O acordo de coligação também estabelece directrizes para a resolução de litígios entre as partes. Inclui alguns elementos que parecem abordar preocupações sobre a posição da Aliança Democrática em questões de justiça racial. As prioridades estabelecidas no acordo incluem “crescimento económico inclusivo e sustentável”, “criar uma sociedade mais justa” e “realizar programas comuns contra o racismo, sexismo, tribalismo e outras formas de intolerância”.

Alguns legisladores criticaram a coligação, acusando o ANC de usar o termo “governo de unidade nacional” como cobertura para formar um pacto com a Aliança Democrática.

Ramaphosa rejeitou essa afirmação, dizendo que o governo “será constituído não por dois, nem por três, mas por mais partidos que queiram participar voluntariamente”.

Para atenuar o revés durante as negociações, os líderes do ANC também venderam uma parceria com a Aliança Democrática em conjunto com o Inkatha, um partido liderado por legisladores negros que é popular entre os falantes do zulu, a língua mais utilizada nos lares sul-africanos.
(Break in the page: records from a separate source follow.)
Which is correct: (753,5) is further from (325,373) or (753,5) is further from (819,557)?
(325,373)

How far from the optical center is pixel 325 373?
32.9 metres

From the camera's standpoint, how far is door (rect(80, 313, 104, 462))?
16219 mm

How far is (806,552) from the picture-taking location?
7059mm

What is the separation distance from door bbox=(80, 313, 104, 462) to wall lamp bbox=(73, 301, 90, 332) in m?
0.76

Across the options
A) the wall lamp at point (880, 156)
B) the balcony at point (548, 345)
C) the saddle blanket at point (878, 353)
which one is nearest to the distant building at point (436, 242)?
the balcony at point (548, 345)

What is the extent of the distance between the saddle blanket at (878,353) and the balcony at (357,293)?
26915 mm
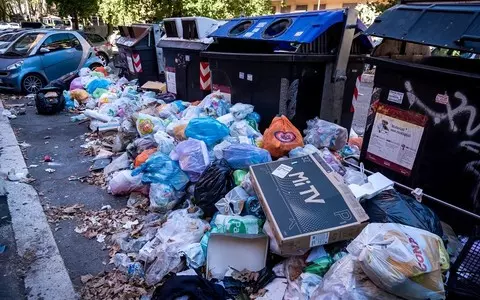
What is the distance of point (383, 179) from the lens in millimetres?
2486

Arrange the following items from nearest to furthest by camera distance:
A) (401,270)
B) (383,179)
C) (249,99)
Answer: (401,270)
(383,179)
(249,99)

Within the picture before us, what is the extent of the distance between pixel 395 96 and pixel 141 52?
6314mm

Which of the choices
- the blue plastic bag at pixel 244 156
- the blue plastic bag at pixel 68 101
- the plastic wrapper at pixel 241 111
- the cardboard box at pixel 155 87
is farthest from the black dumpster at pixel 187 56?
the blue plastic bag at pixel 244 156

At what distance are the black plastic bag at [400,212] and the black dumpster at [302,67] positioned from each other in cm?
170

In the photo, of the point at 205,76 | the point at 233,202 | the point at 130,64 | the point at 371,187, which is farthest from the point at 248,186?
the point at 130,64

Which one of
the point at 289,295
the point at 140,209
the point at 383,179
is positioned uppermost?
the point at 383,179

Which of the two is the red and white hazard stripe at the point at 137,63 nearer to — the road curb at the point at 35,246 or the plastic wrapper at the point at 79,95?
the plastic wrapper at the point at 79,95

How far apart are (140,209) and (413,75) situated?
2627 mm

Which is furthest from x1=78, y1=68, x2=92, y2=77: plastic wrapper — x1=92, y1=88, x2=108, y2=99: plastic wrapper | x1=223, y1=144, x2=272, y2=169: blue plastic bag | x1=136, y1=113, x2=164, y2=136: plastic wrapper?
x1=223, y1=144, x2=272, y2=169: blue plastic bag

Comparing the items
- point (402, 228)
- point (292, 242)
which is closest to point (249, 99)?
point (292, 242)

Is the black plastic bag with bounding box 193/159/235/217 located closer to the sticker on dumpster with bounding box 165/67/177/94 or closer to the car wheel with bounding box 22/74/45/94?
the sticker on dumpster with bounding box 165/67/177/94

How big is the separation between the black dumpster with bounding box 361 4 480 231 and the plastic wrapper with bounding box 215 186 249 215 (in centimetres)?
120

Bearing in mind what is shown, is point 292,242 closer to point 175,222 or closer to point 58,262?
point 175,222

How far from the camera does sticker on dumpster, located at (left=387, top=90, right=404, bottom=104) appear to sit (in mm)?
2605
De acordo com o acordo, o Inkatha supervisionará as comissões do Parlamento.

O Inkatha quer que os chefes e outros líderes tradicionais desempenhem um papel mais importante no governo e redistribuam terras aos sul-africanos negros, mas propôs uma abordagem mais conservadora do que o MK e os Combatentes pela Liberdade Económica.
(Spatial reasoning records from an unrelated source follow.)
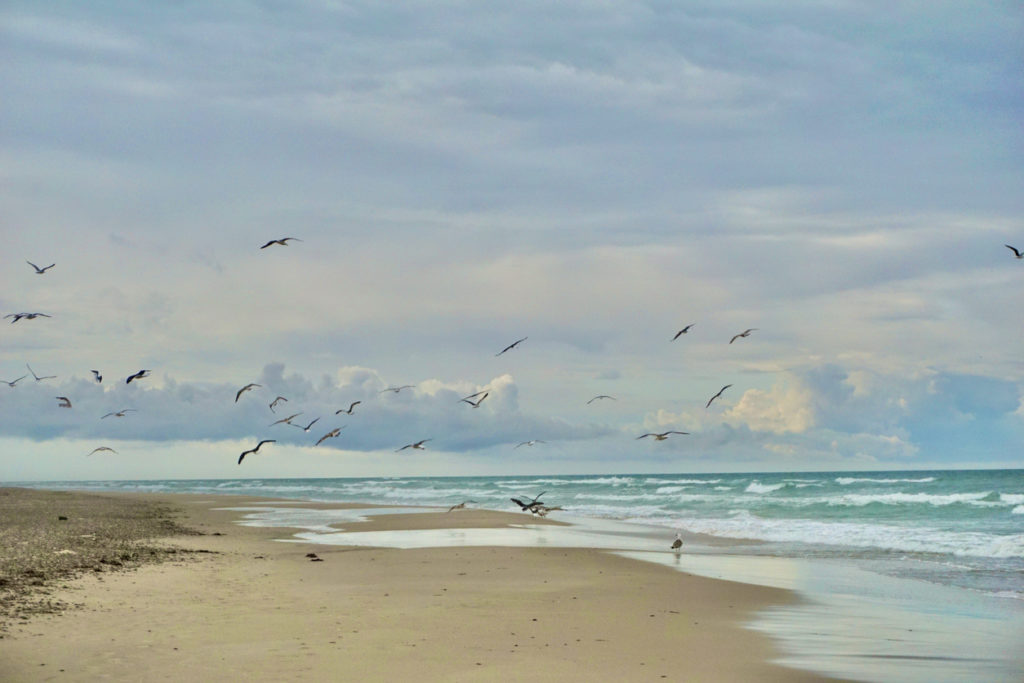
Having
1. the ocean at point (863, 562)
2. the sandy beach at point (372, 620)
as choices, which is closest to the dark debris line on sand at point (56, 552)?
the sandy beach at point (372, 620)

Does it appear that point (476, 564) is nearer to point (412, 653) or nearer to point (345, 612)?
point (345, 612)

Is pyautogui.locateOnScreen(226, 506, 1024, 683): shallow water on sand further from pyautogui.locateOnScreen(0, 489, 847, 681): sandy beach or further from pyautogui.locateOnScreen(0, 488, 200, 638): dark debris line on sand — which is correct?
pyautogui.locateOnScreen(0, 488, 200, 638): dark debris line on sand

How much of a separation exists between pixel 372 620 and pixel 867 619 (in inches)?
304

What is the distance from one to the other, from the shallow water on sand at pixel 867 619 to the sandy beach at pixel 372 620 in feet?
2.25

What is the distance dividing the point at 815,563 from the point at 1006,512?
2301cm

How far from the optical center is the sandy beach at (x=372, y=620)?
9.66 m

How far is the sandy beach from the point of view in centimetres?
966

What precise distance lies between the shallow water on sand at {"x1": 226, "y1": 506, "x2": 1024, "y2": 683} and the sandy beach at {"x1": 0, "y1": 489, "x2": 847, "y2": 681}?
69 cm

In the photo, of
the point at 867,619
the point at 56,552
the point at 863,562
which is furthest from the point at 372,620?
the point at 863,562

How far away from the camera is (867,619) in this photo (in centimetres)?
1332

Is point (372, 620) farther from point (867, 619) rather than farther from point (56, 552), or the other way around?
point (56, 552)

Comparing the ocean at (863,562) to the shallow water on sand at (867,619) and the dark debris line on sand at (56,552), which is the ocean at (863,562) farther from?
the dark debris line on sand at (56,552)

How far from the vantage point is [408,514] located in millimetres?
42875

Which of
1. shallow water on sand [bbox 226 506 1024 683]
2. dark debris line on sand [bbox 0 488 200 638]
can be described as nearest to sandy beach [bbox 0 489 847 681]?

A noção do trabalho do Inkatha ao lado do ANC carrega algum significado simbólico.

Nos anos turbulentos que antecederam o fim do apartheid, os combates entre os apoiantes do ANC e do Inkatha deixaram milhares de mortos e ameaçou inviabilizar as eleições de 1994. “Isto representa uma oportunidade importante entre os dois partidos políticos para curar as feridas do passado”, disse Velenkosini Hlabisa, líder do Inkatha.

Fikile Mbalula, um alto funcionário do ANC, fez grandes esforços para desmentir a narrativa de que trabalhar com a Aliança Democrática, ou qualquer outro partido, trairia o compromisso histórico central do ANC de libertar a maioria negra da África do Sul.

Salientou que no primeiro governo de unidade nacional em 1994, o ANC associou-se ao Partido Nacional, o líder do governo do apartheid.

“Entramos no governo com pessoas que nos levaram para a prisão”, disse Mbalula. “Nós morremos? Nós não fizemos isso. Sobrevivemos àquele momento? Nós fizemos.”